乱華~羽をくれた君~【完】

儚いもの---side Yuri---



----side
    Yuri-------------




陸があたしを包みこんでくれた。

大きくて優しくて暖かい。

ドキドキするんだけど落ち着く。

とても大切な存在・・・



付き合ってから3ヵ月が経った。

あの日からあたしも学校には行ってない。

陸がいない学校は行っても意味がないしつまらない。




陸は乱華の総長になった。


14歳の若さで総長になることは異例だそうで・・・。

始めはあたしも暴走族なんて恐いと思っていたけど、そこにいる陸は生き生きしていて、見ているこっちまで楽しい気分にさせてくれる。
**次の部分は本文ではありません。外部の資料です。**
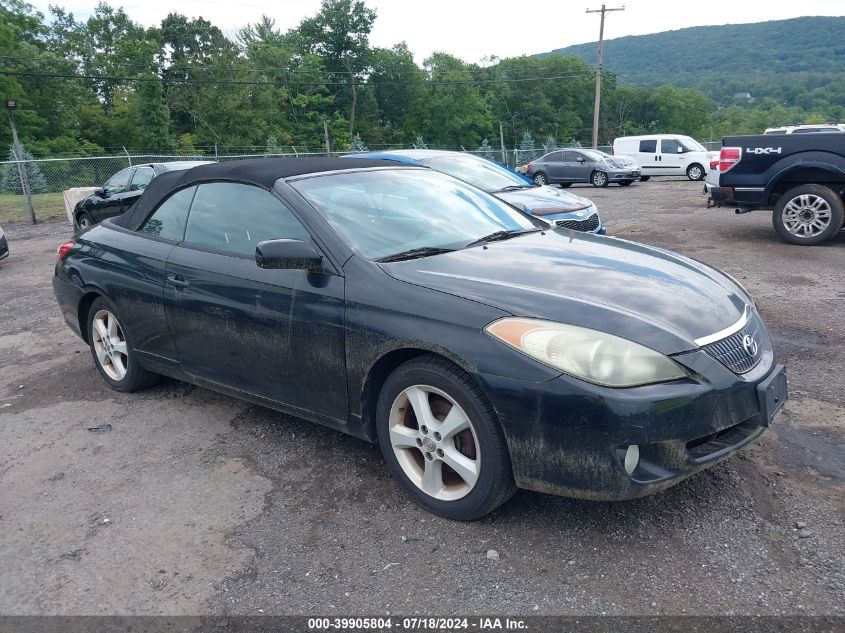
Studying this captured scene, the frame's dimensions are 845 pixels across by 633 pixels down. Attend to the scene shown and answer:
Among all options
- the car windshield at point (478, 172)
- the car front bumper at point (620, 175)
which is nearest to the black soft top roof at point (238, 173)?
the car windshield at point (478, 172)

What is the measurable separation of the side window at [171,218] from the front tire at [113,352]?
658 mm

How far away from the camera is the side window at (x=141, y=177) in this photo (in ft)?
Result: 41.3

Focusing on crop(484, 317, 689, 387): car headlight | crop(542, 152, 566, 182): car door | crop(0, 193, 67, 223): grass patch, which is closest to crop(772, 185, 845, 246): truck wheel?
crop(484, 317, 689, 387): car headlight

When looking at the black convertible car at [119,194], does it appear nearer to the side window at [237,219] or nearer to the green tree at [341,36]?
the side window at [237,219]

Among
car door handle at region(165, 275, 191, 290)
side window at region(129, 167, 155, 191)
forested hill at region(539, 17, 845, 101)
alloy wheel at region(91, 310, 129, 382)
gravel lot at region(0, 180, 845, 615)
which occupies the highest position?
forested hill at region(539, 17, 845, 101)

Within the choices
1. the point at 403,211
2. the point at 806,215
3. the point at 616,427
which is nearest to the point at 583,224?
the point at 806,215

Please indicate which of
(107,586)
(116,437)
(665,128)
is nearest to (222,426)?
(116,437)

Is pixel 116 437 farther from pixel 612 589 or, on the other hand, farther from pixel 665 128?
pixel 665 128

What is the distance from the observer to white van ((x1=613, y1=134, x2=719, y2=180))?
82.4 ft

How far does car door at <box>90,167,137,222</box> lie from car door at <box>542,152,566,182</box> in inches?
614

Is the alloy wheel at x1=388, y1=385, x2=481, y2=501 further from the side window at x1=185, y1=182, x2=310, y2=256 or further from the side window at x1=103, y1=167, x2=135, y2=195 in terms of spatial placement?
the side window at x1=103, y1=167, x2=135, y2=195

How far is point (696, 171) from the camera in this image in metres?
25.1

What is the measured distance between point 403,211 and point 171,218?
5.14 feet

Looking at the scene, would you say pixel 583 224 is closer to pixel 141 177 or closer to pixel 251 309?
pixel 251 309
もう初めて出会った頃のあの無愛想だった彼はどこにもいない。


仲間をまとめ、年上の人達にでさえ尊敬され、本当にかっこよかった。


チームも関東の中で一番強い地位まで上り詰め、暴走族の間では陸の名前を知らない人はいないくらいだった。



でも・・楽しいばかりでもない。



色んな喧嘩に首を突っ込む陸は見ていられなかった。


心配するといつも決まって、「ぜってー勝つから心配すんな」って笑って言う。


確かに陸は強い。



・・・でも心配しないなんて無理。